##### Input data #####
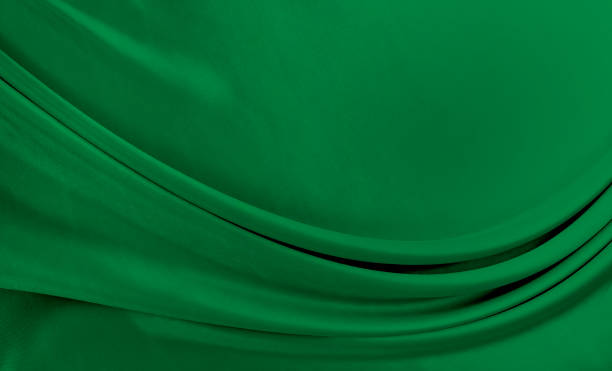 Black green satin dark fabric texture luxurious shiny that is abstract silk cloth background with patterns soft waves blur beautiful.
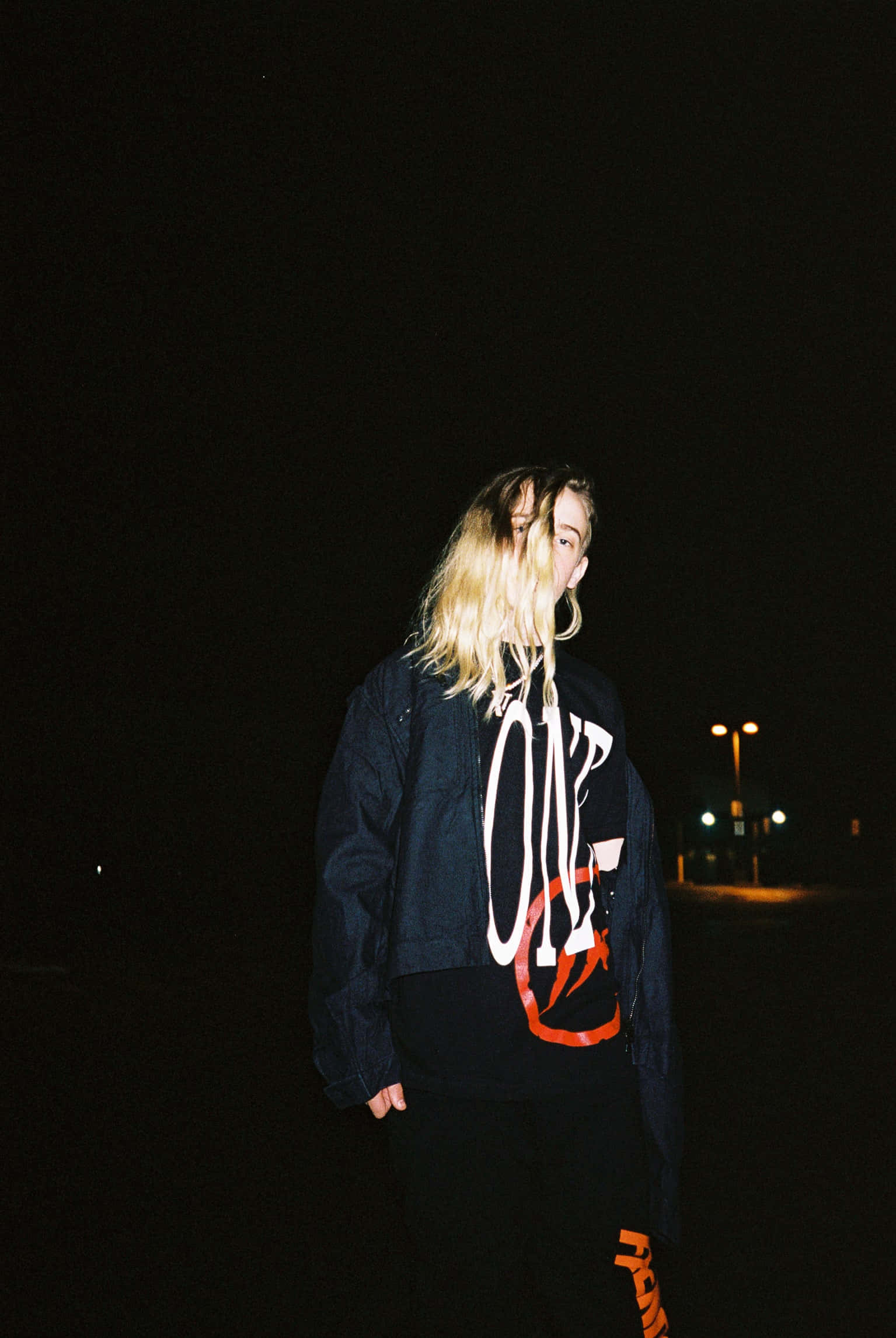 Vlone 桌布 壁紙 — 一位金髮人士站在黑暗的城市夜景中，穿著圖案連帽衫，外搭牛仔外套。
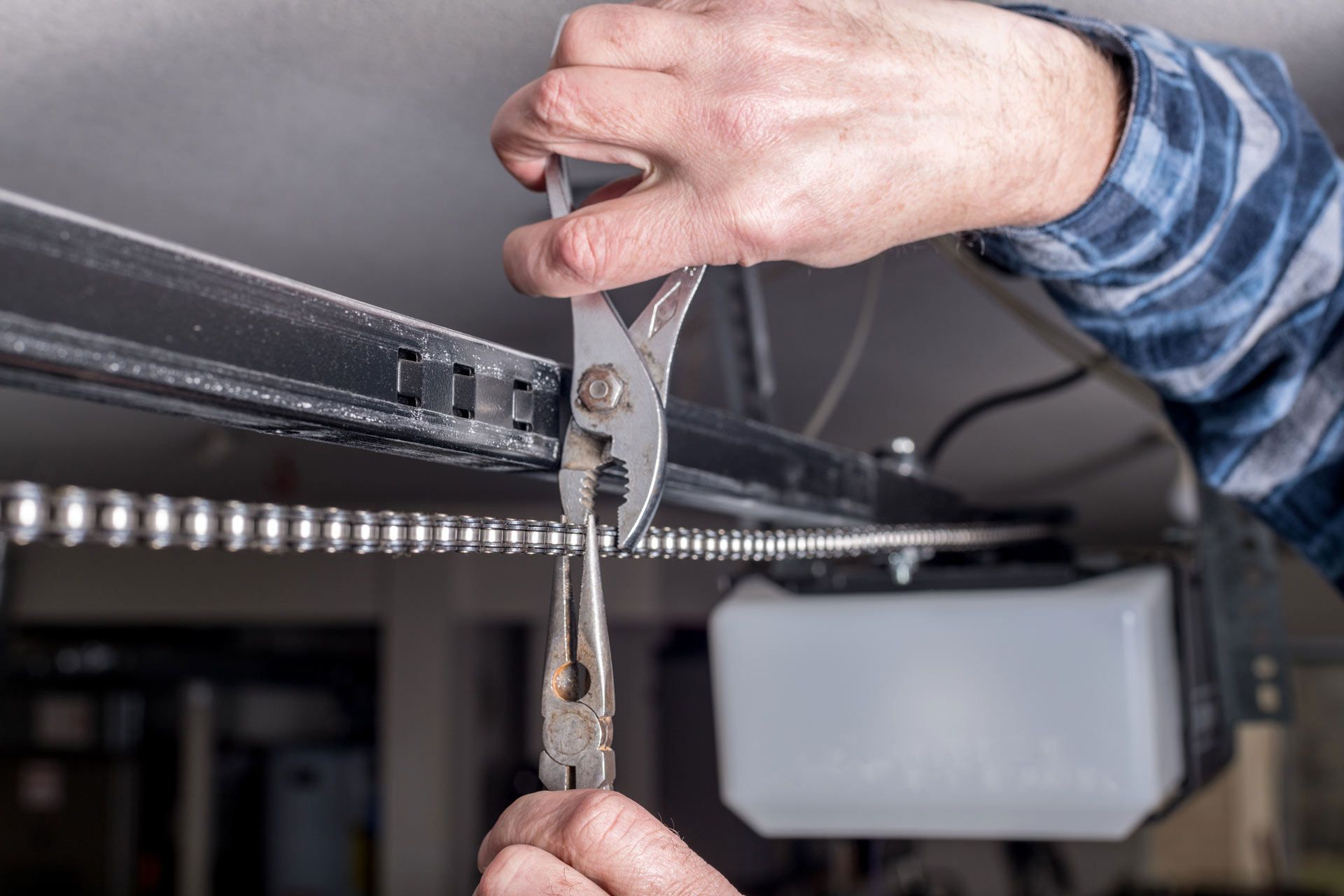 Professional technician performing garage door operator repair on a heavy-duty metal drive chain.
#####
• [Exercise instructions]:
The reply should consist only of the lines running from the one with "Vlone 桌布 壁紙" through the end of the material, both included, copied exactly; please omit pictures.

• [Solution for this task]:
 Vlone 桌布 壁紙 — 一位金髮人士站在黑暗的城市夜景中，穿著圖案連帽衫，外搭牛仔外套。
 Professional technician performing garage door operator repair on a heavy-duty metal drive chain.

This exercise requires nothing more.